The U.S. economy remained sluggish early in the second quarter with high gasoline prices crimping consumer spending and bad weather helping to push pending home sales to a seven-month low in April.
Consumer spending increased 0.4 percent for a 10th straight month of gains, the Commerce Department said on Friday, after rising 0.5 percent in March.
But prices rose 0.3 percent, leaving spending up just 0.1 percent and incomes stagnant when adjusted for inflation.
Tornadoes and floods, which lashed parts of the country last month, were blamed in part for an 11.6 percent plunge in contracts to buy previously owned homes last month.
We see the soft patch of the first quarter bleeding, at least, into the first half of the second quarter, said Robert Dye, senior economist at PNC Financial Services in Pittsburgh.
We will see again a consumer that can keep pace with the economy, but cannot drive the economy forward.
Recent data including retail sales and industrial output have been soft, prompting economists to lower their growth forecasts for the second quarter. Further cuts are likely next week should May auto sales come in very weak.
Second-quarter gross domestic product forecasts are currently ranging between a 2.5 percent and 3 percent rate.
The government reported on Thursday that consumer spending -- which accounts for about 70 percent of U.S. economic activity -- grew at a tepid 2.2 percent annual rate in the first quarter, slowing from a 4 percent clip in the final three months of 2010.
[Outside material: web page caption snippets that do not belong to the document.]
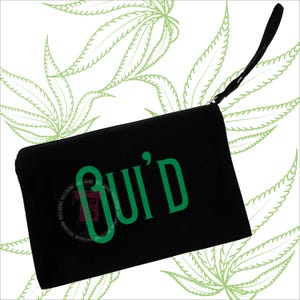 May include: Black clutch with a wrist strap, featuring the word "GUID'D" in green lettering. The clutch has a zipper closure and a small logo. The background has a pattern of green cannabis leaves.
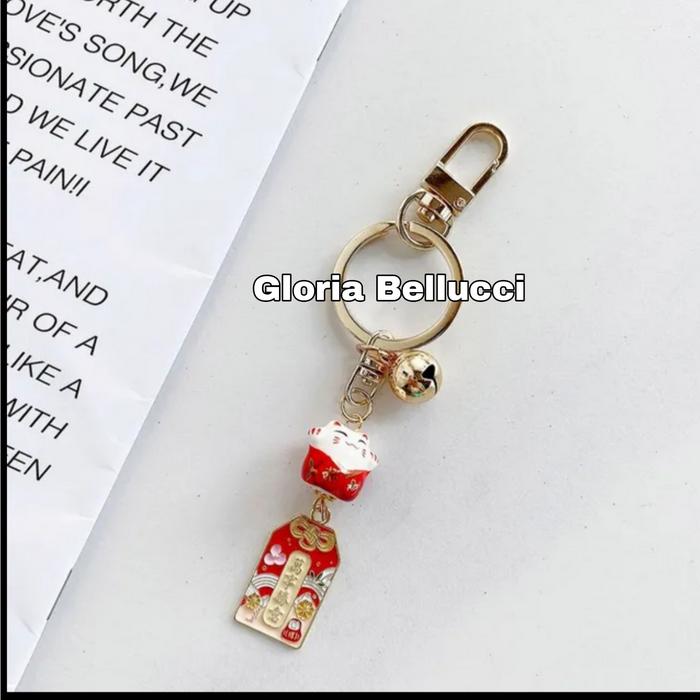 Gambar gantungan kunci jepang maneki neko souvenir japan lucky cat hoki - a dari Gloria Bellucci. undefined Tokopedia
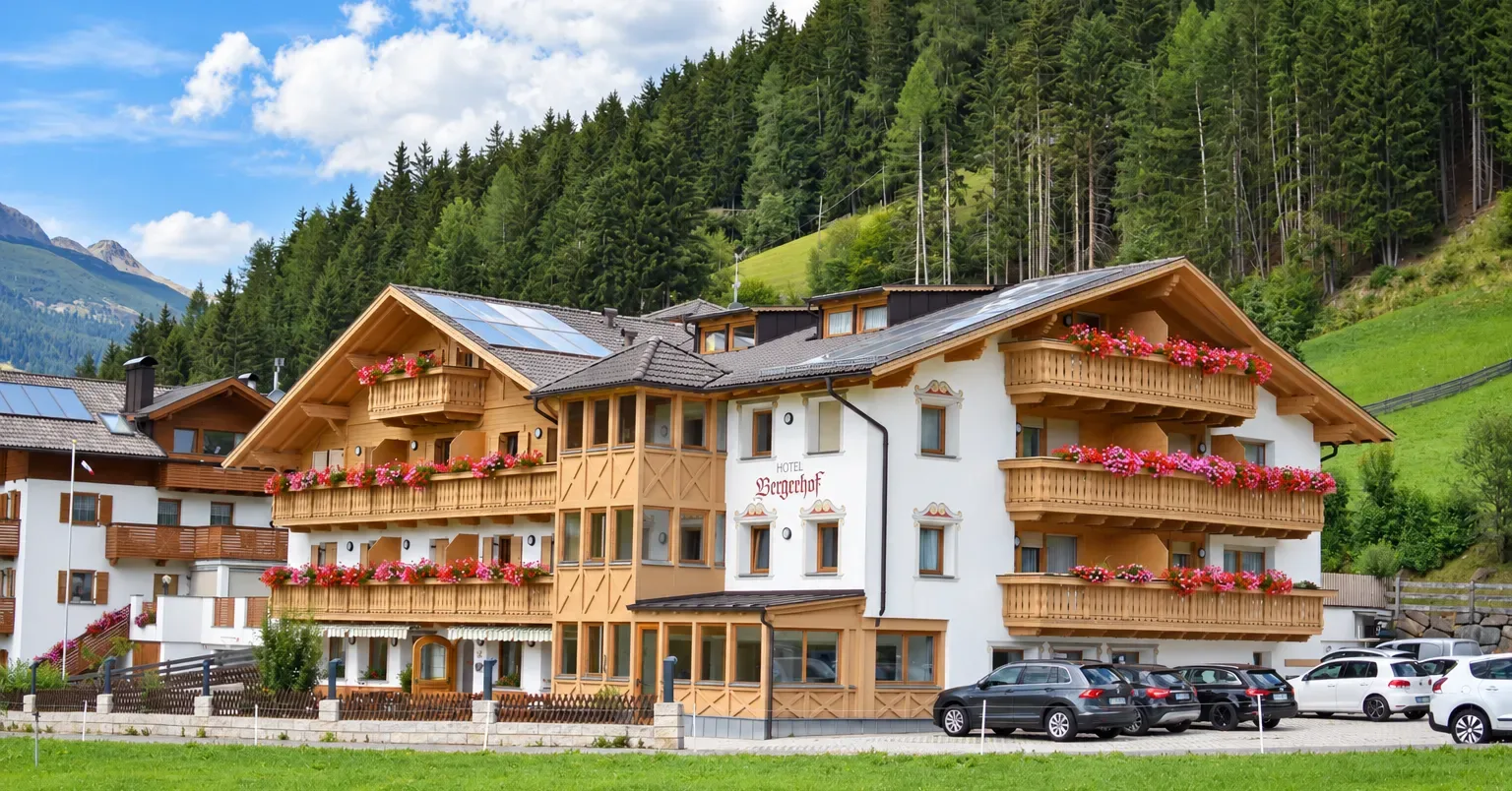 Almhotel Bergerhof con balcones de madera en una soleada ubicación de montaña en el valle de Sarentino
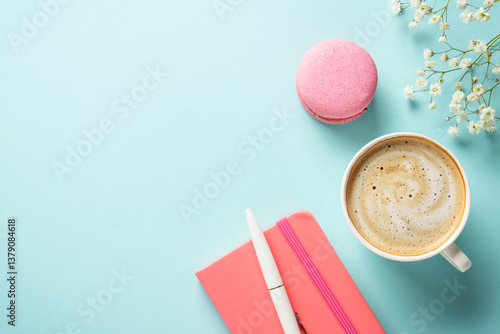 Cup of coffee, macaroon and flower on blue background.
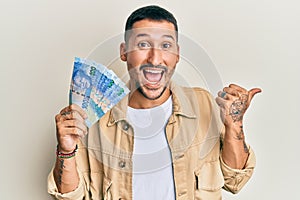 Handsome man with tattoos holding south african 100 rand banknotes pointing thumb up to the side smiling happy with open mouth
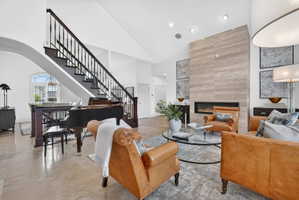 Living area featuring a fireplace, arched walkways, and vaulted ceiling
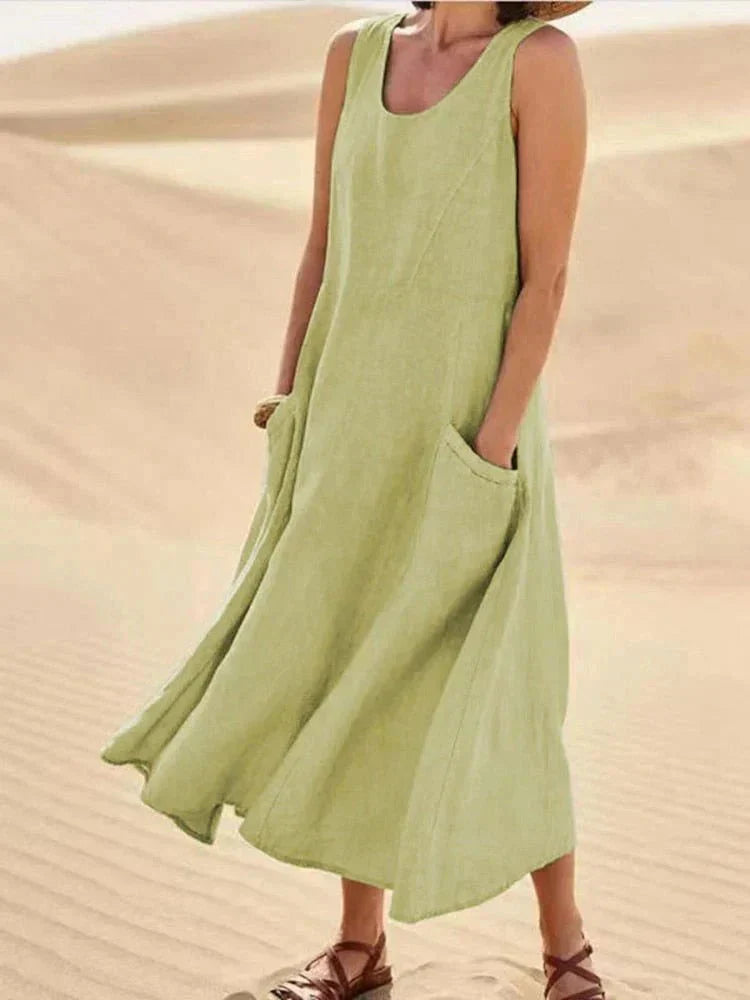 Vestito donna lungo, senza maniche, scollo rotondo. Maxi dress estivo casual con tasche, comodo e versatile.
That contributed to holding back overall economic growth to a 1.8 percent pace during the quarter after a 3.1 percent rate in the October-December period.
With much of the slowdown attributed to what U.S. policymakers see as temporary factors, such as high commodity prices and supply chain disruptions because of the earthquake in Japan, the Federal Reserve is not expected to worry too much about the pace of recovery.
The U.S. central bank is expected to keep its ultra-easy monetary stance after it wraps up its $600 billion government bond-buying program in June before it start looking at ways to withdraw some of the stimulus it has lent the economy.
The high gasoline prices swallowed almost all the increase in incomes from U.S. tax cuts enacted in December.
Economists worry that stagnant incomes -- which have failed to keep up with inflation -- will continue to impede spending even though prices at the fuel pump are starting to fall.
So far, consumers have resorted to saving less and some are tapping into their savings to maintain spending. Incomes rose 0.4 percent last month, but disposable incomes adjusted for inflation were flat for a second straight month.
Real incomes have not grown this year and the saving rate stayed at a 2-1/2 year low of 4.9 percent in April. According to the Commerce Department's chief economist, Mark Doms, Americans saved $82 less over the past four months.
Consumers have dipped into savings in order to make it through this challenging environment, said Michael Feroli, an economist at JPMorgan in New York.
Just as consumers used savings to smooth through the energy price spike on the upside, any move to rebuild saving in the wake of easing gas prices could soften the lift to what otherwise should be a very simulative development.
The retreating gasoline price helped to lift consumer spirits this month and dial down their inflation expectations.
The final version of the Thomson Reuters/University of Michigan consumer sentiment survey showed sentiment among Americans rose this month to 74.3 from 72.4 in the preliminary May reading.
The survey's one-year inflation outlook fell to 4.1 percent from 4.4 percent in April, while expectations for the next five years dipped to 2.9 percent from 3.0 percent.
The national price for regular unleaded gasoline prices slipped to $3.90 a gallon in the week through Monday, according to the Energy Information Administration, after peaking just above $4 a gallon early in the month.
This is giving some economists a reason to be optimistic.
We are optimistic that the recent easing of gas prices -- if it continues -- will provide a tailwind to consumption in the coming months, said Joseph LaVorgna, U.S. chief economist at Deutsche Bank in New York.
High gasoline prices pushed up the year-on-year inflation rate to 2.2 percent, the biggest rise in a year, after increasing 1.8 percent in March.
Excluding food and energy, prices increased 1 percent, the largest gain since September, after rising 0.9 percent in March. Fed officials would like this measure close to 2 percent.